Problem
Give the records again, every one, exactly.

Entries shown
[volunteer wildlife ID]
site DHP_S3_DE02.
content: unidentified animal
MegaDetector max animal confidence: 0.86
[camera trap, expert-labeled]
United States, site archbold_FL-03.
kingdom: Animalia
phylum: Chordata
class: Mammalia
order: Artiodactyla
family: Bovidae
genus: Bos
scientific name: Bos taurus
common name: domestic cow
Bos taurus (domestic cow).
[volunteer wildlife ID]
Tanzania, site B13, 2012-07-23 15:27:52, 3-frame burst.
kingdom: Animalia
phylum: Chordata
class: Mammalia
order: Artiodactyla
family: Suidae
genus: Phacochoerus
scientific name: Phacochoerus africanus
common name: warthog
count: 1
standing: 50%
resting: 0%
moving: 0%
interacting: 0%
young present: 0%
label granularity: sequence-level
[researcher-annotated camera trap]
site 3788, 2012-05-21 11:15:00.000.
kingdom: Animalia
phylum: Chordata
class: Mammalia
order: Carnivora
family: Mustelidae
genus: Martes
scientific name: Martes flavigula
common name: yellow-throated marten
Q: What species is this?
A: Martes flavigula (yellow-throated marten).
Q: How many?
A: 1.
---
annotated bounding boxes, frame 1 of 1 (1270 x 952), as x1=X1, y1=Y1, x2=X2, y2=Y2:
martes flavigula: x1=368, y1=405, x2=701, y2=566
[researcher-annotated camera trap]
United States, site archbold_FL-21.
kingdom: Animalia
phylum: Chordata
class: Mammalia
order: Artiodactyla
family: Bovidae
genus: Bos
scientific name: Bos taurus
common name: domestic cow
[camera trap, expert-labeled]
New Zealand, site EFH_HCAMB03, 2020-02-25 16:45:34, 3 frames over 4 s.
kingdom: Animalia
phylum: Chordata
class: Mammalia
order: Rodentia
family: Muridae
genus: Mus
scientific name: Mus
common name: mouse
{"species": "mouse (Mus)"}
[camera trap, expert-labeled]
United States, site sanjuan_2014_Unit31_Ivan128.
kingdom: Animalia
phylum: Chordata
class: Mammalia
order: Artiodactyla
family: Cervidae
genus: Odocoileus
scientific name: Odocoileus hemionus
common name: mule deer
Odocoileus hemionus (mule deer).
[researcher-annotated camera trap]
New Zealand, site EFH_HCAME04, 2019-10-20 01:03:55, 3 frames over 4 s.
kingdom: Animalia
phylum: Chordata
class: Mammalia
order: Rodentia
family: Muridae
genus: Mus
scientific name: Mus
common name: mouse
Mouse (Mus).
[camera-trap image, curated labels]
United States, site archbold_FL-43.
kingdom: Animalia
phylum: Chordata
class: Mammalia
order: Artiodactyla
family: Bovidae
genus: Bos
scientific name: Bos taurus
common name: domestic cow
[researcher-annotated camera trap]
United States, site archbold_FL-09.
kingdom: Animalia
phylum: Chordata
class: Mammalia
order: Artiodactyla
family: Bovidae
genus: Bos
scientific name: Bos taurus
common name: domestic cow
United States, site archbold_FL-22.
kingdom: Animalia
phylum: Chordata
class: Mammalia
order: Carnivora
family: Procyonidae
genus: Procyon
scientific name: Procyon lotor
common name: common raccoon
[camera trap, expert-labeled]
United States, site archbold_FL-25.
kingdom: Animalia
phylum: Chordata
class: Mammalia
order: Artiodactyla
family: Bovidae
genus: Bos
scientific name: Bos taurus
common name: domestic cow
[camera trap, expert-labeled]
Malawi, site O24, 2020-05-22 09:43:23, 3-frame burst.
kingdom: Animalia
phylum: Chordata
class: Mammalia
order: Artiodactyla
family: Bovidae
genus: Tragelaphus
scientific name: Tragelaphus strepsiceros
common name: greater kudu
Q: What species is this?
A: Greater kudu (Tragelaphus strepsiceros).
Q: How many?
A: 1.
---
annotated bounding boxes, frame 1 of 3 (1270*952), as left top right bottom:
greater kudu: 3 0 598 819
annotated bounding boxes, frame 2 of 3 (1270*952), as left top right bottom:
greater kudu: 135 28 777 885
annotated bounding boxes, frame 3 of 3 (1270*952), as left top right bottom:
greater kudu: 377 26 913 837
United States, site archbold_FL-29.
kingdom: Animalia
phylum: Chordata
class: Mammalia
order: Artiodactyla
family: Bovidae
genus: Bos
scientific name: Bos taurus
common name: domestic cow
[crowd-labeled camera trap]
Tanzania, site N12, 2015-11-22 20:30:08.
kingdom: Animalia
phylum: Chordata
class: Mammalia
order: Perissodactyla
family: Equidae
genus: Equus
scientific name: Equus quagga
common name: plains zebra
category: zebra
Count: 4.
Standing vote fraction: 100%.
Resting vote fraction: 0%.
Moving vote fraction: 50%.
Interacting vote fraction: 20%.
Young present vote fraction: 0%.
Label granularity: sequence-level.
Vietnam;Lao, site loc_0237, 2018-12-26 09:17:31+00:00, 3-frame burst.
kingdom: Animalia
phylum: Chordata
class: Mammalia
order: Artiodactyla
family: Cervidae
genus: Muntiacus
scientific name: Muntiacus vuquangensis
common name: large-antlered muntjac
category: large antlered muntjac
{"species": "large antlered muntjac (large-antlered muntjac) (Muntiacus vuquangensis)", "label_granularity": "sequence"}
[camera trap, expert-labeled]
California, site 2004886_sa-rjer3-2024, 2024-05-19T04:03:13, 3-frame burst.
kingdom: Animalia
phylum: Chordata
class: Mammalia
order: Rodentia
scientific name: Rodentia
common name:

Output for this task
[volunteer wildlife ID]
site DHP_S3_DE02.
content: unidentified animal
MegaDetector max animal confidence: 0.86
[camera trap, expert-labeled]
United States, site archbold_FL-03.
kingdom: Animalia
phylum: Chordata
class: Mammalia
order: Artiodactyla
family: Bovidae
genus: Bos
scientific name: Bos taurus
common name: domestic cow
Bos taurus (domestic cow).
[volunteer wildlife ID]
Tanzania, site B13, 2012-07-23 15:27:52, 3-frame burst.
kingdom: Animalia
phylum: Chordata
class: Mammalia
order: Artiodactyla
family: Suidae
genus: Phacochoerus
scientific name: Phacochoerus africanus
common name: warthog
count: 1
standing: 50%
resting: 0%
moving: 0%
interacting: 0%
young present: 0%
label granularity: sequence-level
[researcher-annotated camera trap]
site 3788, 2012-05-21 11:15:00.000.
kingdom: Animalia
phylum: Chordata
class: Mammalia
order: Carnivora
family: Mustelidae
genus: Martes
scientific name: Martes flavigula
common name: yellow-throated marten
Q: What species is this?
A: Martes flavigula (yellow-throated marten).
Q: How many?
A: 1.
---
annotated bounding boxes, frame 1 of 1 (1270 x 952), as x1=X1, y1=Y1, x2=X2, y2=Y2:
martes flavigula: x1=368, y1=405, x2=701, y2=566
[researcher-annotated camera trap]
United States, site archbold_FL-21.
kingdom: Animalia
phylum: Chordata
class: Mammalia
order: Artiodactyla
family: Bovidae
genus: Bos
scientific name: Bos taurus
common name: domestic cow
[camera trap, expert-labeled]
New Zealand, site EFH_HCAMB03, 2020-02-25 16:45:34, 3 frames over 4 s.
kingdom: Animalia
phylum: Chordata
class: Mammalia
order: Rodentia
family: Muridae
genus: Mus
scientific name: Mus
common name: mouse
{"species": "mouse (Mus)"}
[camera trap, expert-labeled]
United States, site sanjuan_2014_Unit31_Ivan128.
kingdom: Animalia
phylum: Chordata
class: Mammalia
order: Artiodactyla
family: Cervidae
genus: Odocoileus
scientific name: Odocoileus hemionus
common name: mule deer
Odocoileus hemionus (mule deer).
[researcher-annotated camera trap]
New Zealand, site EFH_HCAME04, 2019-10-20 01:03:55, 3 frames over 4 s.
kingdom: Animalia
phylum: Chordata
class: Mammalia
order: Rodentia
family: Muridae
genus: Mus
scientific name: Mus
common name: mouse
Mouse (Mus).
[camera-trap image, curated labels]
United States, site archbold_FL-43.
kingdom: Animalia
phylum: Chordata
class: Mammalia
order: Artiodactyla
family: Bovidae
genus: Bos
scientific name: Bos taurus
common name: domestic cow
[researcher-annotated camera trap]
United States, site archbold_FL-09.
kingdom: Animalia
phylum: Chordata
class: Mammalia
order: Artiodactyla
family: Bovidae
genus: Bos
scientific name: Bos taurus
common name: domestic cow
United States, site archbold_FL-22.
kingdom: Animalia
phylum: Chordata
class: Mammalia
order: Carnivora
family: Procyonidae
genus: Procyon
scientific name: Procyon lotor
common name: common raccoon
[camera trap, expert-labeled]
United States, site archbold_FL-25.
kingdom: Animalia
phylum: Chordata
class: Mammalia
order: Artiodactyla
family: Bovidae
genus: Bos
scientific name: Bos taurus
common name: domestic cow
[camera trap, expert-labeled]
Malawi, site O24, 2020-05-22 09:43:23, 3-frame burst.
kingdom: Animalia
phylum: Chordata
class: Mammalia
order: Artiodactyla
family: Bovidae
genus: Tragelaphus
scientific name: Tragelaphus strepsiceros
common name: greater kudu
Q: What species is this?
A: Greater kudu (Tragelaphus strepsiceros).
Q: How many?
A: 1.
---
annotated bounding boxes, frame 1 of 3 (1270*952), as left top right bottom:
greater kudu: 3 0 598 819
annotated bounding boxes, frame 2 of 3 (1270*952), as left top right bottom:
greater kudu: 135 28 777 885
annotated bounding boxes, frame 3 of 3 (1270*952), as left top right bottom:
greater kudu: 377 26 913 837
United States, site archbold_FL-29.
kingdom: Animalia
phylum: Chordata
class: Mammalia
order: Artiodactyla
family: Bovidae
genus: Bos
scientific name: Bos taurus
common name: domestic cow
[crowd-labeled camera trap]
Tanzania, site N12, 2015-11-22 20:30:08.
kingdom: Animalia
phylum: Chordata
class: Mammalia
order: Perissodactyla
family: Equidae
genus: Equus
scientific name: Equus quagga
common name: plains zebra
category: zebra
Count: 4.
Standing vote fraction: 100%.
Resting vote fraction: 0%.
Moving vote fraction: 50%.
Interacting vote fraction: 20%.
Young present vote fraction: 0%.
Label granularity: sequence-level.
Vietnam;Lao, site loc_0237, 2018-12-26 09:17:31+00:00, 3-frame burst.
kingdom: Animalia
phylum: Chordata
class: Mammalia
order: Artiodactyla
family: Cervidae
genus: Muntiacus
scientific name: Muntiacus vuquangensis
common name: large-antlered muntjac
category: large antlered muntjac
{"species": "large antlered muntjac (large-antlered muntjac) (Muntiacus vuquangensis)", "label_granularity": "sequence"}
[camera trap, expert-labeled]
California, site 2004886_sa-rjer3-2024, 2024-05-19T04:03:13, 3-frame burst.
kingdom: Animalia
phylum: Chordata
class: Mammalia
order: Rodentia
scientific name: Rodentia
common name:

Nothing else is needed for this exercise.